An ongoing feud between promotors Dana White and Oscar De La Hoya has now escalated with White going on ESPN to lambast the boxing legend and Golden Boy owner, while De La Hoya has upped the ante even further by issuing an offer to fight his rival.
De La Hoya has recently claimed that the UFC are underpaying their fighters, and that sent White on the warpath during an interview on ESPN’s First Take show yesterday.
“It’s one thing to sit around with your friends and lie. It’s another thing to go on ESPN and lie,” White said of a recent appearance on the channel by De La Hoya. “So here are the facts. I have paid Chuck Liddell more money over the years not to fight in the last seven years than he paid him to fight Tito Ortiz. That’s a fact, number one. From 2011 to 2017, when I asked him to retire, we paid him around $400,000 a year to not fight.”
By contrast, De La Hoya paid Liddell $250,000 to come out of retirment and fight Tito Ortiz. Liddell was also guaranteed to get a cut of the pay-per-view revenue, but given that the event ended up doing a dismal 30,000 buys rather than the 500,000 that had initially been touted, that proved to be a financial flop.

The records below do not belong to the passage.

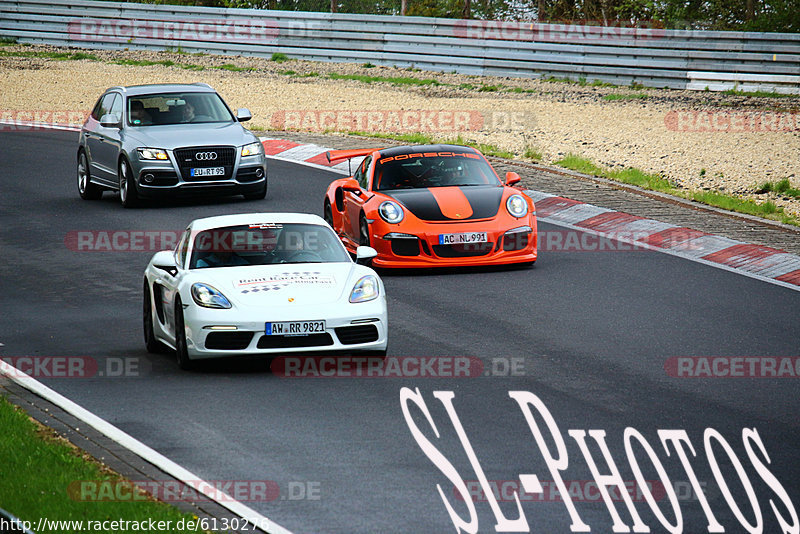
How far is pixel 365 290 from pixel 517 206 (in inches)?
185

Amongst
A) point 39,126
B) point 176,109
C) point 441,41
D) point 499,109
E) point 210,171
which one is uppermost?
point 441,41

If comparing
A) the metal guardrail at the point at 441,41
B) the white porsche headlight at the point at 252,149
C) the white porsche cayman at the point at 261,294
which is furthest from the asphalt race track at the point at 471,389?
the metal guardrail at the point at 441,41

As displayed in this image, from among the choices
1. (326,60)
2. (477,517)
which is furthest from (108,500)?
(326,60)

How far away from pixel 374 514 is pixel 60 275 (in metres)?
8.91

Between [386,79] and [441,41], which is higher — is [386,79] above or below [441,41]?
below

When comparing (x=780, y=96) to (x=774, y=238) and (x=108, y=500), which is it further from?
(x=108, y=500)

White also came armed with other interesting financial facts, including the UFC having had nine events in their history that have done over one million pay-per-view buys, from which fighters earned a total of $133 million, $84 million of which went to the main event fighters and $27.4 million to the co-main event stars and $21.6 million to the remainder of the cards.
Meanwhile, De La Hoya took to Luke Thomas’ show on Sirius XM and called him out for a boxing match next year.
“Let’s do this under Canelo Cinco de Mayo,” De La Hoya stated. “I’ll even give you five months so you can get off the juice and then we can, you know, get in great shape and then we go three rounds, and then, ’m going to give you what, a 50-pound advantage? That’s okay, I can take you on. Let’s do it.”